**Problem to work on:**
Return all the data, word for word.

**Records to process:**
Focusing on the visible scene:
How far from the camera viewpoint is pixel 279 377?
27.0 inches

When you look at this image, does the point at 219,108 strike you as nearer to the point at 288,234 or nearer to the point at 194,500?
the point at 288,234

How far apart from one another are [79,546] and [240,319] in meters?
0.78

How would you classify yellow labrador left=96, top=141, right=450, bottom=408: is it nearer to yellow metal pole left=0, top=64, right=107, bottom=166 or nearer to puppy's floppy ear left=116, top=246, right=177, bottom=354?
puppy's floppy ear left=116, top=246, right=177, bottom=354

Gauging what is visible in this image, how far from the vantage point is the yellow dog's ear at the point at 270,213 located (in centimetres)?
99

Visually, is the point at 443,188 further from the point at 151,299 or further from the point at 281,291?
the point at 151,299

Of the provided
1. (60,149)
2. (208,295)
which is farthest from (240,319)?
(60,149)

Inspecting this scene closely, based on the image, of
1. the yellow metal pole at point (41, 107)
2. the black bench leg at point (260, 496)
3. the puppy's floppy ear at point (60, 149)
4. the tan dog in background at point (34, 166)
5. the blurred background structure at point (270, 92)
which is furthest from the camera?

**Task output:**
Focusing on the visible scene:
How far from the camera viewpoint is pixel 279 377?
27.0 inches

When you look at this image, does the point at 219,108 strike you as nearer to the point at 288,234 or nearer to the point at 194,500?
the point at 288,234

How far apart from one another are [79,546] and [240,319] in meters?
0.78

How would you classify yellow labrador left=96, top=141, right=450, bottom=408: is it nearer to yellow metal pole left=0, top=64, right=107, bottom=166 or nearer to puppy's floppy ear left=116, top=246, right=177, bottom=354?
puppy's floppy ear left=116, top=246, right=177, bottom=354

Gauging what is visible in this image, how far from the vantage point is the yellow dog's ear at the point at 270,213 located (in centimetres)?
99

Visually, is the point at 443,188 further from the point at 151,299 or further from the point at 281,291?
the point at 151,299

Of the provided
1. (60,149)
2. (208,295)
which is farthest from (240,319)?
(60,149)

Inspecting this scene closely, based on the image, of
1. the yellow metal pole at point (41, 107)
2. the black bench leg at point (260, 496)
3. the puppy's floppy ear at point (60, 149)
4. the tan dog in background at point (34, 166)
5. the blurred background structure at point (270, 92)
which is furthest from the camera?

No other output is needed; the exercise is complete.